The structure of inverted index data is a key component of a conventional search engine indexing algorithm. A predominant goal of a search engine implementation is to enhance the overall speed of the query. Basically, it locates the documents where word X occurs. Upon development for a forward index (storage for lists of words per document), it’s inverted to construct an inverted index.
Querying the forward index requires sequential repetition through each document and to each word. This way, it can validate an identical document. Technically speaking, the time, memory, and processing resources that carry out such a query are not always practical. Rather than list the words per document, the inverted index data structure lists the documents per word.
With the creation of the inverted index, the query can now reach a resolution. It can jump to the word ID in the inverted index. This is possible by way of random access.
In the time before computers, the creation of concordances to important books was subject to manual assembly. These were effectively inverted indexes along with a small amount of accompanying commentary. This commentary requires a considerable amount of effort in order to produce it.
Bioinformatics is a multidisciplinary field that works to develop methods and software tools for a better understanding of biological data. As an interdisciplinary field of science, bioinformatics combines an array of subjects and other fields. These include biology, computer science, information engineering, mathematics, and statistics for examining and deciphering biological data.
In this particular field, inverted indexes play an important part in the sequence assembly of short fragments of sequenced DNA. An ideal way to figure out the source of a fragment is by searching for it against a reference DNA sequence. Sometimes, there is a small number of mismatches, which can come from differences between the sequenced DNA and reference DNA. Alternatively, it could simply be errors. Whatever the cause, it’s possible for one to account for it by dividing the portion into smaller fragments.

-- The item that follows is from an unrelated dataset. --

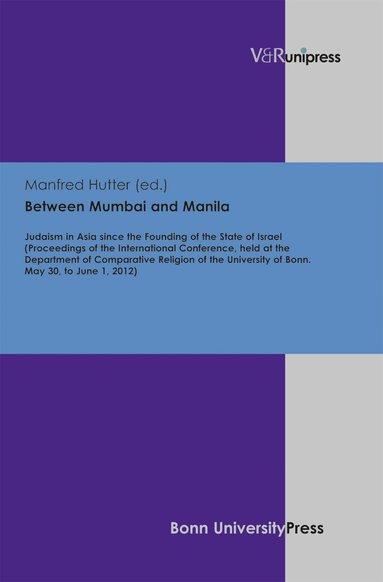 Manfred Hutter - Between Mumbai and Manila, Inbunden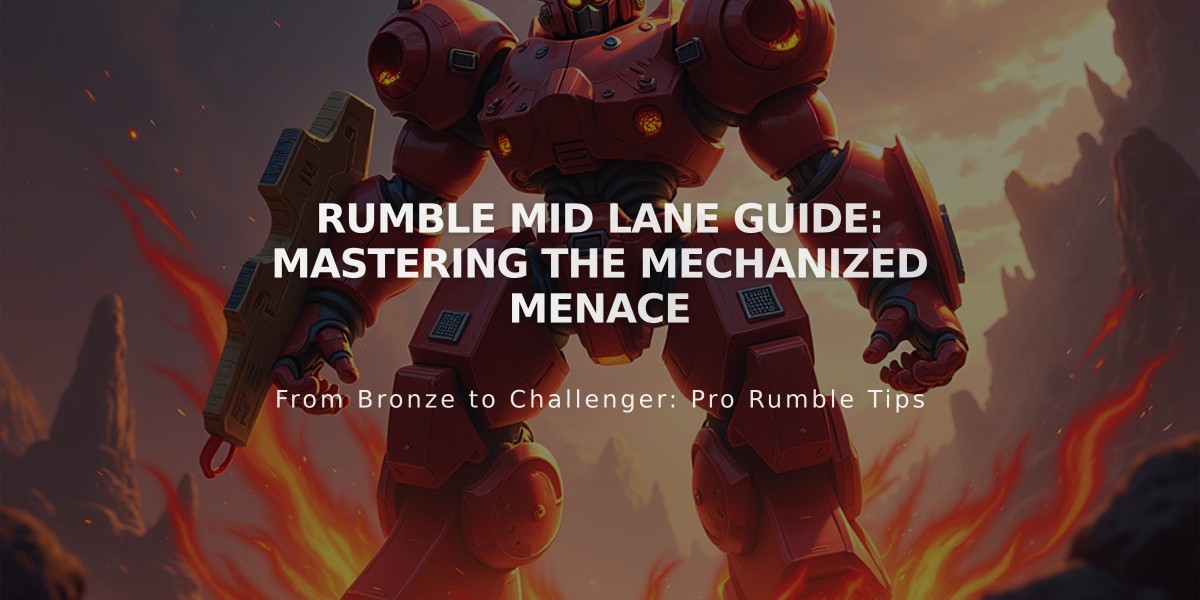 Rumble Mid Lane Guide: Mastering The Mechanized Menace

There is a strong likelihood of at least one subfragment being able to match the reference DNA sequence. A requirement of the matching is to construct an inverted index of all substrings of a specific length. Moreover, it should stem from the reference DNA sequence.
The human DNA always contains base pairs that exceed 3 billion. On top of that, we must store a DNA substring for every index and a 32-bit integer for the index itself. Because of these factors, the storage requirement for such an inverted index might be in the tens of gigabytes.
Advantages & Disadvantages to an Inverted Index
For what it’s worth when it comes to the pros and cons of an inverted index, there are more advantages. With that in mind, the primary disadvantage is certainly a prominent one that deserves an acknowledgment.
The advantages that come from an inverted index are the following:
- Inverted index allows for faster full text searches. It is at a cost of increased processing whenever there is an addition of a document to the database.
- The development is rather easy.
- As you may recall, it’s one of the more popular data structures that document retrieval systems utilize. It is an especially prominent tool on systems of a larger scale, like search engines.
As mentioned before, there really is only one dominant disadvantage, which is:
- Large storage expense and tremendous maintenance costs on each update, delete and insert.